Details on study design:

- Duration of observation period following administration: 14 days , termination on day 15.
- Frequency of observations and weighing:Observations - 1,2 and 4 hours after first dosing and daily thereafter for 14 days. Weighing - Days -1, 1, 8 and 15
- Necropsy of survivors performed: yes
- Other examinations performed: clinical signs, body weight,organ weights, histopathology, other: necropsy was carried out on all animals (gross necropsy examination for both internal and external abnormalities, with particular attention to the treatment site. All abnormalities were recorded.

Sex:

female

Dose descriptor:

LD50

Effect level:

> 2 000 mg/kg bw

Based on:

test mat.

Sex:

male

Dose descriptor:

LD50

Effect level:

> 2 000 mg/kg bw

Based on:

test mat.

Mortality:

None during 14 day post-exposure observation period

Clinical signs:

other: No signs observed considered to be of significance

Gross pathology:

No abnormal changes considered to be of significance

Other findings:

None

 

 

 

 

 

 

Interpretation of results:

not classified

Remarks:

Migrated information Criteria used for interpretation of results: EU

Conclusions:

The acute toxicity of the substance was investigated following dermal administration of a single dose to the rat at 2000 mg/kg. No mortality occurred following dosing and no signs of toxicity were observed. The lack of mortality demonstrates the LD50 to be greater than 2000 mg/kg.

Executive summary:

The acute toxicity of the substance has been investigated following dermal administration of a single dose to the rat at 2000 mg/kg. utilising OECD/EU test methods. No mortality occurred following dosing and no signs of toxicity were observed. The lack of mortality demonstrates the LD50 to be greater than 2000 mg/kg.

 

         

Endpoint conclusion

Endpoint conclusion:

no adverse effect observed

Dose descriptor:

discriminating dose

Value:

2 000 mg/kg bw

Additional information

Data are available from studies investigating effects following exposure via the oral and dermal routes of administration. No significant toxicities were apparent at limit doses of 2000 mg/kg body weight.
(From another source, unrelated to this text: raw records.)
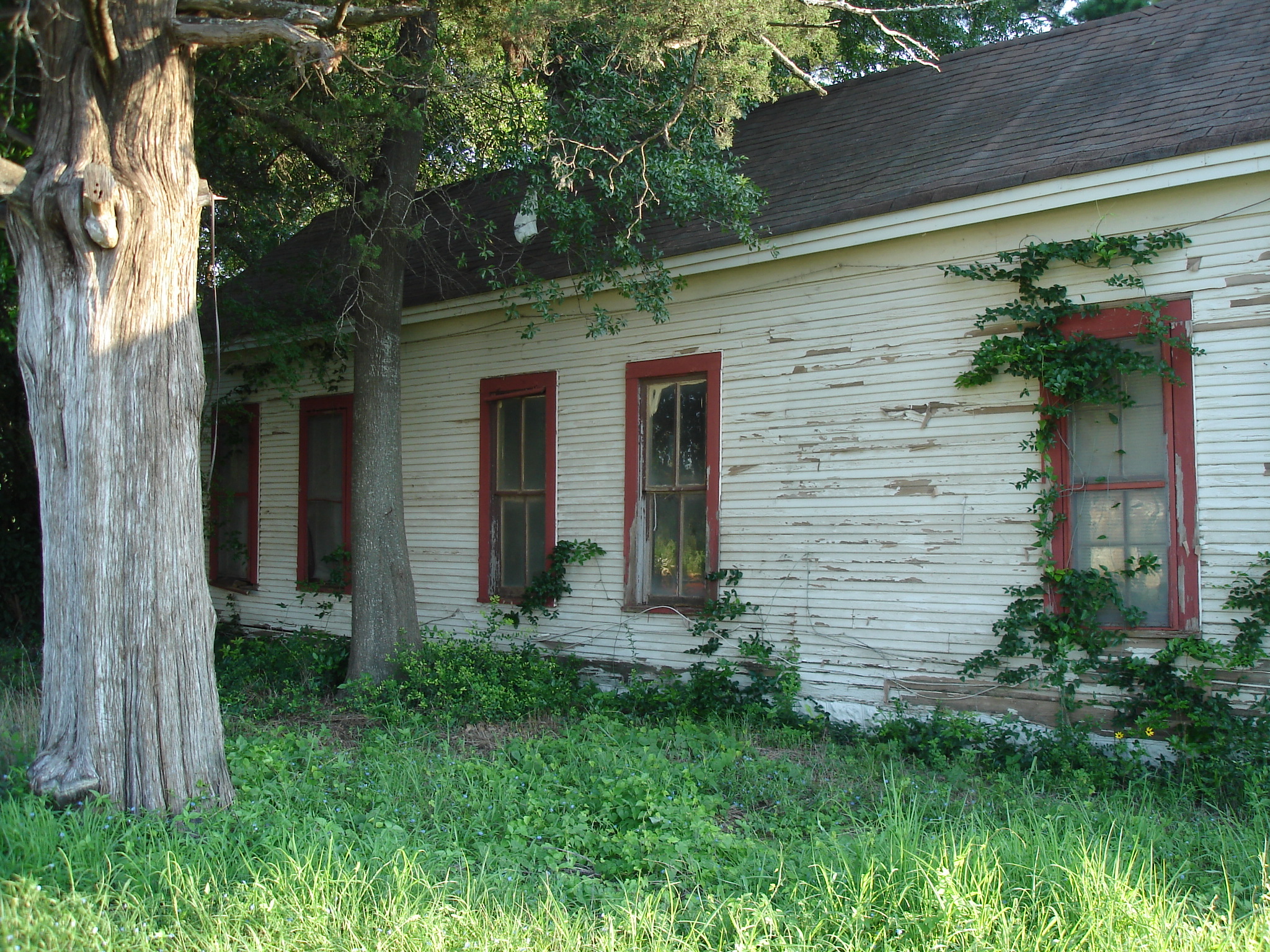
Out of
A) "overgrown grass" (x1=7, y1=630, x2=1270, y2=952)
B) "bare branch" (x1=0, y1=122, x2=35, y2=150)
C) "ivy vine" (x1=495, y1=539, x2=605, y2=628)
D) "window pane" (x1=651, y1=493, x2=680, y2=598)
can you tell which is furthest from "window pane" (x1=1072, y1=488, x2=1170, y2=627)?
"bare branch" (x1=0, y1=122, x2=35, y2=150)

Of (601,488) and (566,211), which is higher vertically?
(566,211)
Justification for selection of acute toxicity – oral endpoint
Single study available for evaluation

Justification for selection of acute toxicity – dermal endpoint
Single study available for evaluation

Justification for classification or non-classification

Classification with regard to acute oral and dermal toxicity is not justified based on the observed lack of mortality at a dose level of 2000 mg/kg.